Many parts of y.js are still magic to me; slowly trying to de-mistify this by reading the docs, including the magnificent blogs on YATA by Bartosz Sypytkowski. However, I am punching a little bit outside my weight class here, please bear with me…
My current bottlenecks in my understanding:
- There are no real/wall clocks involved, at all, only monotonically increased counters, per peer; correct?
- Are there any other clocks involved besides this clock?
- I know of the problems with real clocks (drift, etc., and know that these cannot be relied on)
- If there are no real clocks, and no global clock, then I am not really understanding how a fool-proof causal order can be determined (maybe it can’t?). Scenario below.

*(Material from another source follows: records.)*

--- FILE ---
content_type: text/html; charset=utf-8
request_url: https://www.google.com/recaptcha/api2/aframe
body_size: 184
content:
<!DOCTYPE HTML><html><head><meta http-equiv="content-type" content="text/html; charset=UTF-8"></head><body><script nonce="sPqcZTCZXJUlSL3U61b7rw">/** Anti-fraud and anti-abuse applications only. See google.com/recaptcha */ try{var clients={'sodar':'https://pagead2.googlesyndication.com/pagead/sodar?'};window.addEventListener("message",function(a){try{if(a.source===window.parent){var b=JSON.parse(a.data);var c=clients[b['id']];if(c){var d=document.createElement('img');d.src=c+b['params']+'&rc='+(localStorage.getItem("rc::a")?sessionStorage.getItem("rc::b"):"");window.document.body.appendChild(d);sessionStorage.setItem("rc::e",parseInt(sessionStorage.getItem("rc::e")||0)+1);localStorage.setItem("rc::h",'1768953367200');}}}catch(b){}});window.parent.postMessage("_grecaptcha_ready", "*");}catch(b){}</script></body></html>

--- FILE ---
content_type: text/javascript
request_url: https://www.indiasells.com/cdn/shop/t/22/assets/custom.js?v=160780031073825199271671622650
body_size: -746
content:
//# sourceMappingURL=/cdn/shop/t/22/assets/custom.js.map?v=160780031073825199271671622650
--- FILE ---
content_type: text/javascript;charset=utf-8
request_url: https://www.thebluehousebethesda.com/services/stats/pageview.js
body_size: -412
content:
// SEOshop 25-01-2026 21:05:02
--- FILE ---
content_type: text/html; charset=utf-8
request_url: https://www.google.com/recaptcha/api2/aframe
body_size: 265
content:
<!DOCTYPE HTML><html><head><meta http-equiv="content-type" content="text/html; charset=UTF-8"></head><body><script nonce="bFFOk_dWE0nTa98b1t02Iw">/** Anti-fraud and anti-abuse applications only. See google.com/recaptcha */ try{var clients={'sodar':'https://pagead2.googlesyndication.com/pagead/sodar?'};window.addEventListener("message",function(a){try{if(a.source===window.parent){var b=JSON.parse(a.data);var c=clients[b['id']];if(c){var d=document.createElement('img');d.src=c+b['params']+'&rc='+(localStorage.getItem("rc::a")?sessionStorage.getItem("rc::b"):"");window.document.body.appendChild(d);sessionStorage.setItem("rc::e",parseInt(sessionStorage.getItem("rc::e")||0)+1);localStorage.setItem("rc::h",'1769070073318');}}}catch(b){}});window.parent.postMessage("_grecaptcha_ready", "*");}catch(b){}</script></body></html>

In my offline-first application I actually don’t deal with text very much. In fact in this stage I am not even implementing collaborative text editing. I plan to use y.js mostly for keeping docs with mostly objects (y.map) in sync between peers.
Consider these chronological events:
- Alice @ counter 1; { myBoolean: null → true }
- Document syncs with Bob. Bob then goes offline.
- Bob @ counter 1; { myBoolean: true → false }
- Alice @ counter 2; { myBoolean: true → false }
- Alice @ counter 3; { myBoolean: false → true }
- Bob comes back online, and receives the document (myBoolean=true).
When Bob does an applyUpdate of his change (false) to the document.
How can y.js know that the result should be true and not false? As all it has are counter-clocks.
I have not tried out this scenario (just started playing with y.js, at this point not yet ready to test these kinds of scenario’s). What would the outcome actually be?